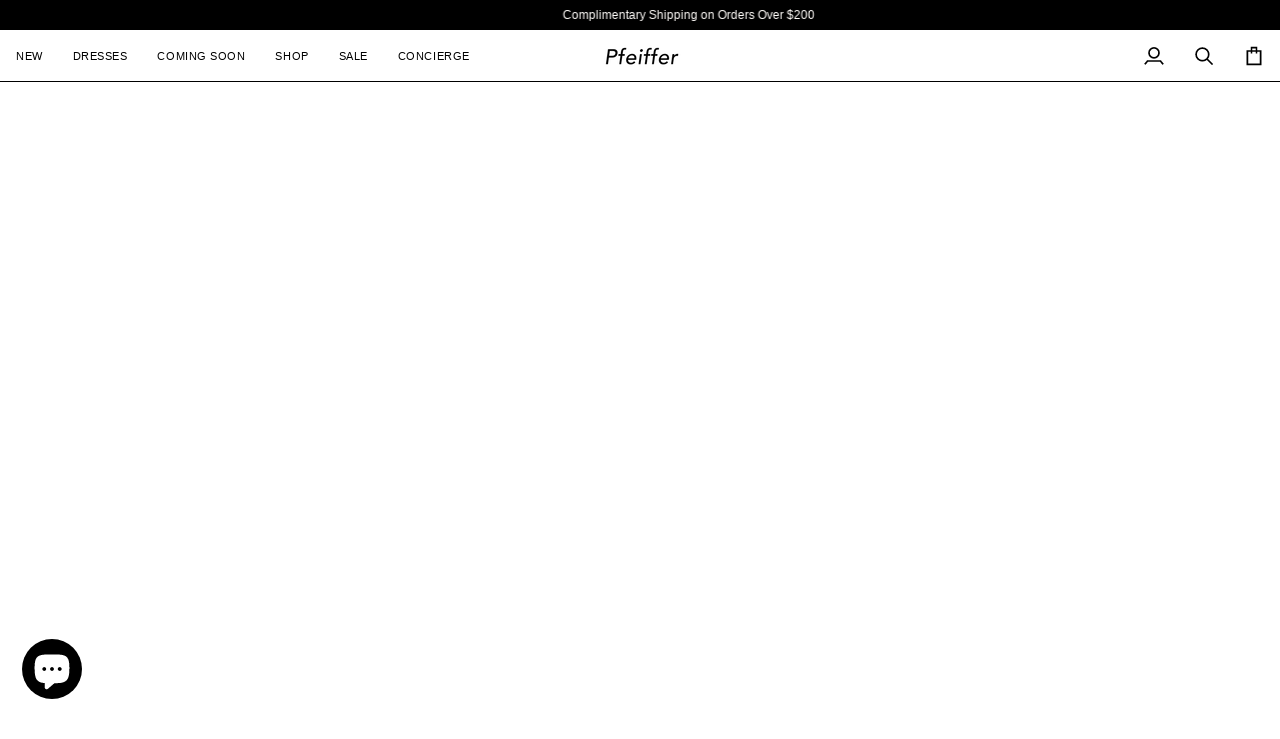

--- FILE ---
content_type: text/javascript
request_url: https://cdn.shopify.com/extensions/019a6dab-d75a-7af2-80fb-11e185b8bd9a/test-app-6403-38/assets/tv_customer_session.js
body_size: 171
content:
class TheVolteCustomerSession {
  enabled = null;
  api_gateway_url = null;
  partner_sdk_id = null;
  partner_customer_session_key = "__tv_partner_customer_session";
  current_session = null;
  activity_timer = null;
  bound_user_activity_handler = null;

  constructor(enabled, api_gateway_url, partner_sdk_id) {
    this.enabled = enabled === "true";
    this.api_gateway_url = api_gateway_url;
    this.partner_sdk_id = partner_sdk_id;
    this.bound_user_activity_handler = this.handleUserActivity.bind(this);
  }

  init() {
    if (this.enabled) {
      this.createCustomerDataSession().then(() => this.setupEventListeners());
    } else {
      console.warn(
        `Partner SDK ID ${this.partner_sdk_id} is not enabled. Please enable it in the app settings.`
      );
    }
  }

  checkCurrentSession() {
    let sessionData = localStorage.getItem(this.partner_customer_session_key);

    if (sessionData) {
      sessionData = JSON.parse(sessionData);
      if (!sessionData.isExpired) {
        this.current_session = sessionData;

        return;
      }
    }

    this.current_session = null;
  }

  createCustomerDataSession() {
    this.checkCurrentSession();

    const partnerCustomerSession = {
      sdk_id: this.partner_sdk_id,
      user_agent: navigator.userAgent,
      current_page: window.location.href,
      partner_customer_session_id: this.current_session?.sessionId,
    };

    const apiUrl = `${this.api_gateway_url}/api/v1/partner/shopify-public/customer-session`;

    return fetch(apiUrl, {
      method: "POST",
      headers: {
        "Content-Type": "application/json",
      },
      body: JSON.stringify(partnerCustomerSession),
    })
      .then((response) => response.json())
      .then(({ data }) => {
        if (data) {
          localStorage.setItem(
            this.partner_customer_session_key,
            JSON.stringify(data)
          );

          this.current_session = data;
        }
      })
      .catch((error) => {
        console.error("Unable to create a partner customer session", error);
      });
  }

  setupEventListeners() {
    document.addEventListener(
      "mousedown",
      this.bound_user_activity_handler.bind(this)
    );
    document.addEventListener(
      "keydown",
      this.bound_user_activity_handler.bind(this)
    );
    window.addEventListener("beforeunload", () => {
      this.removeEventListeners();
    });
  }

  clearActivityTimer() {
    if (this.activity_timer) {
      clearTimeout(this.activity_timer);
      this.activity_timer = null;
    }
  }

  removeEventListeners() {
    document.removeEventListener("mousedown", this.bound_user_activity_handler);
    document.removeEventListener("keydown", this.bound_user_activity_handler);

    this.clearActivityTimer();
  }

  handleUserActivity() {
    this.clearActivityTimer();

    this.activity_timer = setTimeout(async () => {
      await this.createCustomerDataSession();
    }, 5000);
  }
}

/* eslint-disable no-undef */
const THE_VOLTE_WIDGET_SESSION = new TheVolteCustomerSession(
  THE_VOLTE_WIDGET_ENABLED,
  THE_VOLTE_API_GATEWAY_URL,
  THE_VOLTE_PARTNER_SDK_ID
);

THE_VOLTE_WIDGET_SESSION.init();
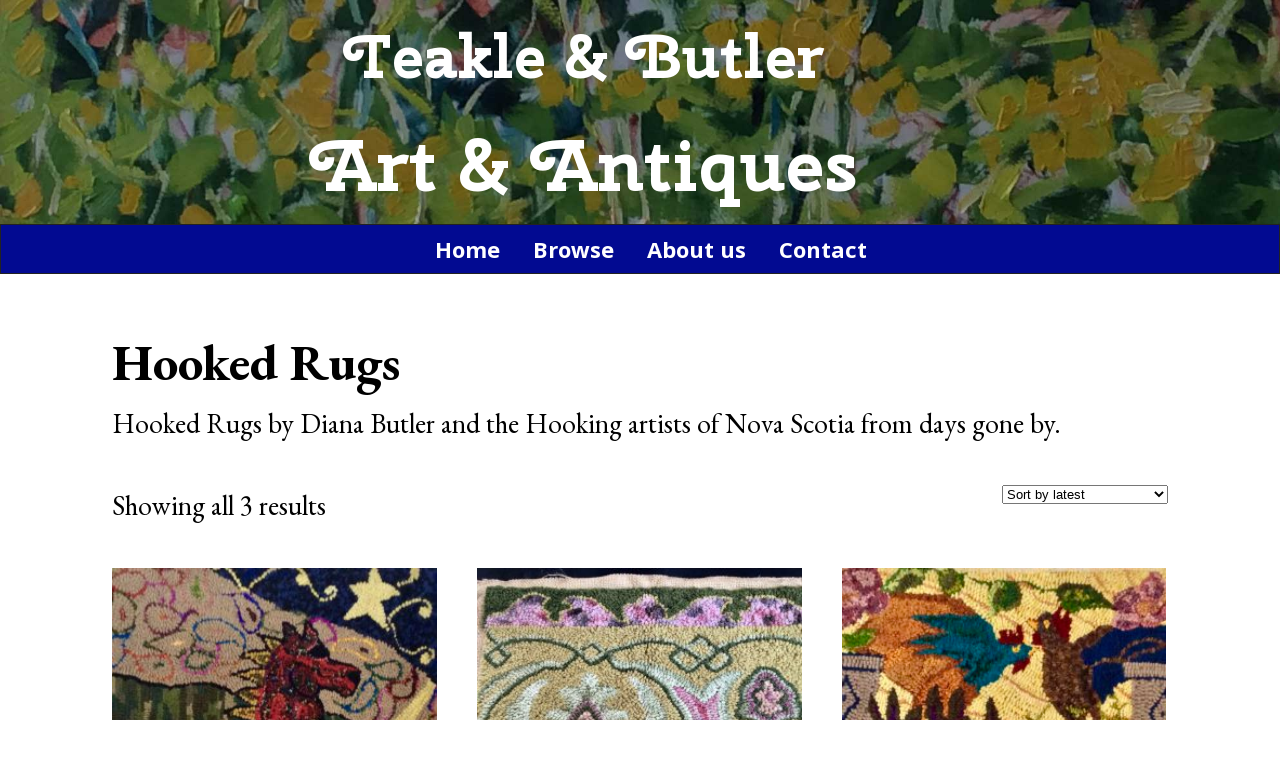

--- FILE ---
content_type: text/css
request_url: https://www.teakleandbutler.com/wp-content/plugins/improved-badges-for-woocommerce/includes/css/ocpl_front_style.css?ver=1.0.0
body_size: 782
content:
.ibfw_square_data span {
    display: inline-block;
    width: 100%;
    line-height: 20px;
    position: relative;
    z-index: 100;
    text-transform: capitalize;
    font-weight: 700;
}
.ibfw_square_data b {
    display: inline-block;
    width: 100%;
    text-align: center;
}
.ibfw_square_data_main {
    position: relative;
}

/*========================shape============================*/

/*---------square shap---------*/
.ibfw_square {
    height: 70px;
    width: 70px;
    border-radius: 0px;
    line-height: 0px;
    font-size: 0px;
    padding: 0px 0px 0px 0px;
    margin: 0;
    display: flex;
    position: absolute;
    text-align: center;
    align-items: center;
    z-index: 999;
}
/*---------end square shap---------*/


/*---------rectangle shap---------*/
.ibfw_rectangle {
    height: 50px;
    width: 100px;
    border-radius: 0px;
    line-height: 0px;
    font-size: 0px;
    border-width: 1px;
    border-color: #fccfc9;
    padding: 0;
    margin: 0;
    display: flex;
    position: absolute;
    text-align: center;
    align-items: center;
    z-index: 999;
}
/*---------end rectangle shap---------*/



/*---------rectangle_up shap---------*/
.ibfw_rectangle_up {
    height: 70px;
    width: 70px;
    border-radius: 5px;
    line-height: 0px;
    font-size: 0px;
    transform: rotate(45deg);
    filter: alpha(opacity=70);
    -moz-opacity: 0.7;
    -khtml-opacity: 0.7;
    opacity: 0.7;
    padding: 0px 0px 0px 0px;
    margin: 0;
    display: flex;
    position: absolute;
    text-align: center;
    align-items: center;
    z-index: 999;
}
.ibfw_rectangle_up b {
	transform: rotate(-45deg);
}
/*---------end rectangle_up shap---------*/


/*---------offers shap-----------*/
.ibfw_offers {
    height: 50px;
    width: 50px;
    border-radius: 0px;
    line-height: 0px;
    font-size: 0px;
    padding: 0px 0px 0px 0px;
    display: flex;
    position: absolute;
    text-align: center;
    align-items: center;
    z-index: 999;
}

.ibfw_offers i.template-i {
    display: block;
    position: absolute;
    line-height: 0px;
    z-index: 99;
    background-color: transparent;
    height: 50px;
    width: 50px;
    -moz-transform: rotate(60deg);
    -ms-transform: rotate(60deg);
    -webkit-transform: rotate(60deg);
    -o-transform: rotate(60deg);
    transform: rotate(60deg);
}
.ibfw_offers i.template-i-before {
    position: absolute;
    display: block;
    height: 50px;
    width: 50px;
    background-color: transparent;
    -moz-transform: rotate(30deg);
    -ms-transform: rotate(30deg);
    -webkit-transform: rotate(30deg);
    -o-transform: rotate(30deg);
    transform: rotate(30deg);
}
/*---------end offers shap-----------*/



/*---------tag shap-----------*/
.ibfw_tag {
    height: 50px;
    width: 50px;
    border-radius: 0px;
    line-height: 0px;
    font-size: 0px;
    padding: 0px 0px 0px 0px;
    display: flex;
    position: absolute;
    text-align: center;
    align-items: center;
    z-index: 999;
}
.ibfw_tag i.template-span-before {
    position: absolute;
    display: block;
    width: 50px;
    height: 0;
    top: calc(100% - 20px);
    left: 0px;
    background-color: transparent!important;
    border: 25px solid transparent;
    border-bottom: 20px solid transparent;
    border-bottom-color: transparent!important;
    box-sizing: border-box;
}
/*---------end tag shap-----------*/



/*---------collar shap-----------*/
.ibfw_collar {
    height: 55px;
    width: 55px;
    border-radius: 50px;
    line-height: 0px;
    font-size: 0px;
    padding: 0px 0px 0px 0px;
    display: flex;
    position: absolute;
    text-align: center;
    align-items: center;
    z-index: 999;
}
.ibfw_collar i.template-span-before {
    position: absolute;
    display: block;
    width: 0;
    height: 0;
    top: calc(100% - 27px);
    left: calc(50% - 17px);
    background-color: transparent!important;
    border: 25px solid transparent;
    border-top-color: transparent!important;
    border-right-color: transparent!important;
    border-bottom-color: transparent!important;
    border-left: 20px solid transparent;
    -moz-transform: rotate(10deg);
    -ms-transform: rotate(10deg);
    -webkit-transform: rotate(10deg);
    -o-transform: rotate(10deg);
    transform: rotate(10deg);
}
.ibfw_collar i.template-i-after {
    position: absolute;
    display: block;
    width: 0;
    height: 0;
    top: calc(100% - 27px);
    right: calc(50% - 17px);
    background-color: transparent!important;
    border: 25px solid transparent;
    border-top-color: transparent!important;
    border-left-color: transparent!important;
    border-bottom-color: transparent!important;
    border-right: 20px solid transparent;
    -moz-transform: rotate(-10deg);
    -ms-transform: rotate(-10deg);
    -webkit-transform: rotate(-10deg);
    -o-transform: rotate(-10deg);
    transform: rotate(-10deg);
}
/*---------end collar shap-----------*/



/*---------rectangle round shap-----------*/
.ibfw_rectangle_round {
    height: 50px;
    width: 100px;
    border-radius: 5px;
    line-height: 0px;
    font-size: 0px;
    padding: 0px 0px 0px 0px;
    display: flex;
    position: absolute;
    text-align: center;
    align-items: center;
    z-index: 999;
}
/*---------end rectangle round shap-----------*/



/*---------rectangle circle shap-----------*/
.ibfw_rectangle_circle {
    height: 45px;
    width: 100px;
    border-radius: 50%;
    line-height: 0px;
    font-size: 0px;
    padding: 0px 10px 0px 10px;
    display: flex;
    position: absolute;
    text-align: center;
    align-items: center;
    z-index: 999;
}
/*---------end rectangle circle shap-----------*/


/*--------- circle -----------*/
.ibfw_circle {
    height: 60px;
    width: 60px;
    border-radius: 50%;
    line-height: 0px;
    font-size: 0px;
    filter: alpha(opacity=90);
    -moz-opacity: 0.9;
    -khtml-opacity: 0.9;
    opacity: 0.9;
    display: flex;
    position: absolute;
    text-align: center;
    align-items: center;
    z-index: 999;
}
/*--------- end circle -----------*/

**EXERCISE BRIEF:**
When a line in the material above includes "window", report that line by copying it.

**WRITTEN SOLUTION:**
      current_page: window.location.href,
    window.addEventListener("beforeunload", () => {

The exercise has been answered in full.